Question

The numbers of lines drawn through 6 points lying on a circle is.
(A) $ 12 $
(B) $ 15 $
(C) $ 24 $
(D) $ 30 $

Answer 1

Hint: A line is drawn using two points. Use this concept in combination to solve the above question. Arrangement is represented by permutation and selection is represented by combination. You need to be very careful while deciding whether you should use permutation or combination.

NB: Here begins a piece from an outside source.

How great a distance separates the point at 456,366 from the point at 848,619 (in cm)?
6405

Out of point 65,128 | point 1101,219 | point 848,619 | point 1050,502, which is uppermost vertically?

Complete step-by-step answer:
We know that a line can be drawn by joining any two points.
Therefore, two draw a line from the 6 given points, we need to select any 2 points.
Selection of $ r $ different objects from $ n $ different objects is given by $ {}^n{C_r} $
Where,
 $ \Rightarrow {}^n{C_r} = \dfrac{{n!}}{{r!(n - r)!}} $
Where, $ n $ is the total number of distinct available objects.
 $ r $ is the total number of distinct objects that we need to select
 $ \Rightarrow n! = n(n - 1)(n - 2).....3 \times 2 \times 1 $
Therefore, selection of 2 points out of 6 given points is given by
 $ \Rightarrow {}^6{C_2} = \dfrac{{6!}}{{2!(6 - 2)!}} $
 $ = \dfrac{{6 \times 5 \times 4!}}{{2 \times 1 \times 4!}} $ $ \left( {\because n! = n(n - 1)!} \right) $
Simplifying it, we get
 $ \Rightarrow {}^6{C_2} = 15 $
Therefore, we can draw 15 lines from the 6 points lying on a circle.
Therefore, from the above explanation, the correct answer is, option (B) 15

So, the correct answer is “Option B”.

Note: Selection and arrangement are two different things. In arrangement, sequence matters. But in selection, sequence does not matter.
For example, we can arrange A and B as AB or BA. But if we want to select A and B, then it does not matter if I select A first or B first. That means, I have two ways of arranging A and B but I have only one way of selecting A and B.